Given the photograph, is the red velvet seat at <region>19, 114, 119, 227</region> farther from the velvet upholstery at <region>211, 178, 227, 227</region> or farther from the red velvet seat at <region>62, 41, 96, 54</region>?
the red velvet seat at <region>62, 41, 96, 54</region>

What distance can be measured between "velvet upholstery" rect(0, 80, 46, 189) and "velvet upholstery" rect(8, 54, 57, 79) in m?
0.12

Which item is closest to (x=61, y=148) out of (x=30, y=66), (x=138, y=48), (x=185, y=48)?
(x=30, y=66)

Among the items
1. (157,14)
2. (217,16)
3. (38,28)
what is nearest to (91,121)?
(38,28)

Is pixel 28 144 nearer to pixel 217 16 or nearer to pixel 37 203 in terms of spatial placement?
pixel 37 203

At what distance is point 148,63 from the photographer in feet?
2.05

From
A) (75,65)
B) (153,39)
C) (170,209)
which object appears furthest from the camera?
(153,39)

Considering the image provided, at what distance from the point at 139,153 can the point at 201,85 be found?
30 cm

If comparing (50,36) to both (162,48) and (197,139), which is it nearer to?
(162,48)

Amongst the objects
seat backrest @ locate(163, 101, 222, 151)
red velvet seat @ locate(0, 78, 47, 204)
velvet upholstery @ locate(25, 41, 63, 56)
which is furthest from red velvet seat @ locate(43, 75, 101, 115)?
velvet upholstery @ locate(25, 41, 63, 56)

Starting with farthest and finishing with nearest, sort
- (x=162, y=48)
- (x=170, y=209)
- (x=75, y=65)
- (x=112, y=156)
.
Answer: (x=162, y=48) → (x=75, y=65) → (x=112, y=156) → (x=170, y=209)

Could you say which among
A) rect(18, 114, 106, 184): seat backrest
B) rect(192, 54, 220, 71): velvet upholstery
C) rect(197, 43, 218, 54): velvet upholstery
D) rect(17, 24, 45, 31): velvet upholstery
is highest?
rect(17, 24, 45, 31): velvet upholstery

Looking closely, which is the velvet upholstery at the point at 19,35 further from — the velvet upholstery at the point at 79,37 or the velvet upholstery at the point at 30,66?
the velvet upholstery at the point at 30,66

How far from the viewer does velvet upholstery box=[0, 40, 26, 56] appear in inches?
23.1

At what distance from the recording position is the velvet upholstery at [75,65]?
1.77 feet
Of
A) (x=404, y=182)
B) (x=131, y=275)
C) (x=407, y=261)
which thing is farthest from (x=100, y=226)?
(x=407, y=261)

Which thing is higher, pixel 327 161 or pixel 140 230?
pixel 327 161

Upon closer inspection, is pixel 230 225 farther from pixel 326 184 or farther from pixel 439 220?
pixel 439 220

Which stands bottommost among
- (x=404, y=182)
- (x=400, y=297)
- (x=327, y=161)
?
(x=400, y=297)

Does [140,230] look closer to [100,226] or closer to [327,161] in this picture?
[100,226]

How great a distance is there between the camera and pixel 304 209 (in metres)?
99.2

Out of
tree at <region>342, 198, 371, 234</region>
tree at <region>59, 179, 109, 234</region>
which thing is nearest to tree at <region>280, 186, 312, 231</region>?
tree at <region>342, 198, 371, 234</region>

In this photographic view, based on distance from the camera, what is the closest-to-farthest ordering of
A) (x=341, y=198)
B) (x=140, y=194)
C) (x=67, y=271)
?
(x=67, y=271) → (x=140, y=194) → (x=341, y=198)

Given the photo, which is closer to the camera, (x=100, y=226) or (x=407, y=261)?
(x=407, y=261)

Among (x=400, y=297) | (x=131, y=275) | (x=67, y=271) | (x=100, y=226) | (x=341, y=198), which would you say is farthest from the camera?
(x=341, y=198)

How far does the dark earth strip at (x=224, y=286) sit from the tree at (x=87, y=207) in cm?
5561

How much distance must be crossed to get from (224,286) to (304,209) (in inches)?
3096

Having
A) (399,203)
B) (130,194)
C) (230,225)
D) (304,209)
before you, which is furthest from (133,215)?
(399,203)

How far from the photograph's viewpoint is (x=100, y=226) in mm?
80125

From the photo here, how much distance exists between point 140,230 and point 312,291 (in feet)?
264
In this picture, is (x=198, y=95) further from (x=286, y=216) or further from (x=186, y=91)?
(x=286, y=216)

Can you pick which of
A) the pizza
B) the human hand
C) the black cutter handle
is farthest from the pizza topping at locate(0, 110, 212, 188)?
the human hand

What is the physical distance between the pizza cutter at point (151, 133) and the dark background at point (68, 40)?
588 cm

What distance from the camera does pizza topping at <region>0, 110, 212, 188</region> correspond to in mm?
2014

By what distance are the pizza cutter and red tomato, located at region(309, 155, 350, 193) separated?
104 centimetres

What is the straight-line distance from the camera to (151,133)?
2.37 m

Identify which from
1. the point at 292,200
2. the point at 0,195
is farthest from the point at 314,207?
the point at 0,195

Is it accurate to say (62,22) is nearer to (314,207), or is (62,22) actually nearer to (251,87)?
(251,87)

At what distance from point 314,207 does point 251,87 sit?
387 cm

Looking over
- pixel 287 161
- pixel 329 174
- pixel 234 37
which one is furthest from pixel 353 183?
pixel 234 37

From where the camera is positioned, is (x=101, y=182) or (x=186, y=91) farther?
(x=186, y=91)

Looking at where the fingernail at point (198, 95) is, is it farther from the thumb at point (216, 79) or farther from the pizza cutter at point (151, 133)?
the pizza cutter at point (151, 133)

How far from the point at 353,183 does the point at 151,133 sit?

□ □ □ □ □ □ □

● The request: Rewrite all of the items above, changing every occurrence of "photographer" to "camera operator" and leaving everything else unchanged.

● Task response:
Given the photograph, is the red velvet seat at <region>19, 114, 119, 227</region> farther from the velvet upholstery at <region>211, 178, 227, 227</region> or farther from the red velvet seat at <region>62, 41, 96, 54</region>?
the red velvet seat at <region>62, 41, 96, 54</region>

What distance can be measured between "velvet upholstery" rect(0, 80, 46, 189) and "velvet upholstery" rect(8, 54, 57, 79) in m?
0.12

Which item is closest to (x=61, y=148) out of (x=30, y=66), (x=138, y=48), (x=185, y=48)?
(x=30, y=66)

Among the items
1. (157,14)
2. (217,16)
3. (38,28)
what is nearest to (91,121)?
(38,28)

Is pixel 28 144 nearer to pixel 217 16 or nearer to pixel 37 203 in terms of spatial placement?
pixel 37 203

At what distance is point 148,63 from the camera operator in feet?
2.05

From
A) (75,65)
B) (153,39)
C) (170,209)
which object appears furthest from the camera?
(153,39)

Considering the image provided, at what distance from the point at 139,153 can the point at 201,85 be found?
30 cm

If comparing (50,36) to both (162,48) and (197,139), which is it nearer to?
(162,48)

Amongst the objects
seat backrest @ locate(163, 101, 222, 151)
red velvet seat @ locate(0, 78, 47, 204)
velvet upholstery @ locate(25, 41, 63, 56)
which is furthest from red velvet seat @ locate(43, 75, 101, 115)?
velvet upholstery @ locate(25, 41, 63, 56)

Starting with farthest and finishing with nearest, sort
- (x=162, y=48)
- (x=170, y=209)
- (x=75, y=65)
- (x=112, y=156)
.
Answer: (x=162, y=48) → (x=75, y=65) → (x=112, y=156) → (x=170, y=209)

Could you say which among
A) rect(18, 114, 106, 184): seat backrest
B) rect(192, 54, 220, 71): velvet upholstery
C) rect(197, 43, 218, 54): velvet upholstery
D) rect(17, 24, 45, 31): velvet upholstery
is highest?
rect(17, 24, 45, 31): velvet upholstery

Looking closely, which is the velvet upholstery at the point at 19,35 further from — the velvet upholstery at the point at 79,37 or the velvet upholstery at the point at 30,66?
the velvet upholstery at the point at 30,66

How far from the viewer does velvet upholstery box=[0, 40, 26, 56] appear in inches?
23.1

At what distance from the recording position is the velvet upholstery at [75,65]?
1.77 feet
Of
A) (x=404, y=182)
B) (x=131, y=275)
C) (x=407, y=261)
which thing is farthest from (x=100, y=226)?
(x=407, y=261)

Which thing is higher, pixel 327 161 or pixel 140 230?
pixel 327 161

Upon closer inspection, is pixel 230 225 farther from pixel 326 184 or farther from pixel 439 220?
pixel 439 220

Which stands bottommost among
- (x=404, y=182)
- (x=400, y=297)
- (x=327, y=161)
?
(x=400, y=297)

Does [140,230] look closer to [100,226] or closer to [327,161] in this picture?
[100,226]

How great a distance is there between the camera and pixel 304 209 (in metres)?
99.2

Out of
tree at <region>342, 198, 371, 234</region>
tree at <region>59, 179, 109, 234</region>
which thing is nearest to tree at <region>280, 186, 312, 231</region>?
tree at <region>342, 198, 371, 234</region>

In this photographic view, based on distance from the camera, what is the closest-to-farthest ordering of
A) (x=341, y=198)
B) (x=140, y=194)
C) (x=67, y=271)
?
(x=67, y=271) → (x=140, y=194) → (x=341, y=198)

Given the photo, which is closer to the camera, (x=100, y=226) or (x=407, y=261)?
(x=407, y=261)

Among (x=400, y=297) | (x=131, y=275) | (x=67, y=271) | (x=100, y=226) | (x=341, y=198), which would you say is farthest from the camera?
(x=341, y=198)

How far does the dark earth strip at (x=224, y=286) sit from the tree at (x=87, y=207) in cm?
5561

How much distance must be crossed to get from (224,286) to (304,209) (in inches)?
3096

Having
A) (399,203)
B) (130,194)
C) (230,225)
D) (304,209)
before you, which is furthest from (133,215)?
(399,203)

How far from the photograph's viewpoint is (x=100, y=226) in mm?
80125

From the photo here, how much distance exists between point 140,230 and point 312,291 (in feet)?
264
In this picture, is (x=198, y=95) further from (x=286, y=216) or further from (x=186, y=91)?
(x=286, y=216)

Can you pick which of
A) the pizza
B) the human hand
C) the black cutter handle
is farthest from the pizza topping at locate(0, 110, 212, 188)?
the human hand

What is the physical distance between the pizza cutter at point (151, 133) and the dark background at point (68, 40)?
588 cm

What distance from the camera does pizza topping at <region>0, 110, 212, 188</region> correspond to in mm?
2014

By what distance are the pizza cutter and red tomato, located at region(309, 155, 350, 193) separated?
104 centimetres

What is the straight-line distance from the camera to (151,133)?
2.37 m

Identify which from
1. the point at 292,200
2. the point at 0,195
is farthest from the point at 314,207?
the point at 0,195

Is it accurate to say (62,22) is nearer to (314,207), or is (62,22) actually nearer to (251,87)?
(251,87)

At what distance from point 314,207 does point 251,87 sit?
387 cm

Looking over
- pixel 287 161
- pixel 329 174
- pixel 234 37
which one is furthest from pixel 353 183?
pixel 234 37

From where the camera is positioned, is (x=101, y=182) or (x=186, y=91) farther?
(x=186, y=91)

Looking at where the fingernail at point (198, 95) is, is it farther from the thumb at point (216, 79) or farther from the pizza cutter at point (151, 133)?
the pizza cutter at point (151, 133)

How far from the point at 353,183 does the point at 151,133 sit?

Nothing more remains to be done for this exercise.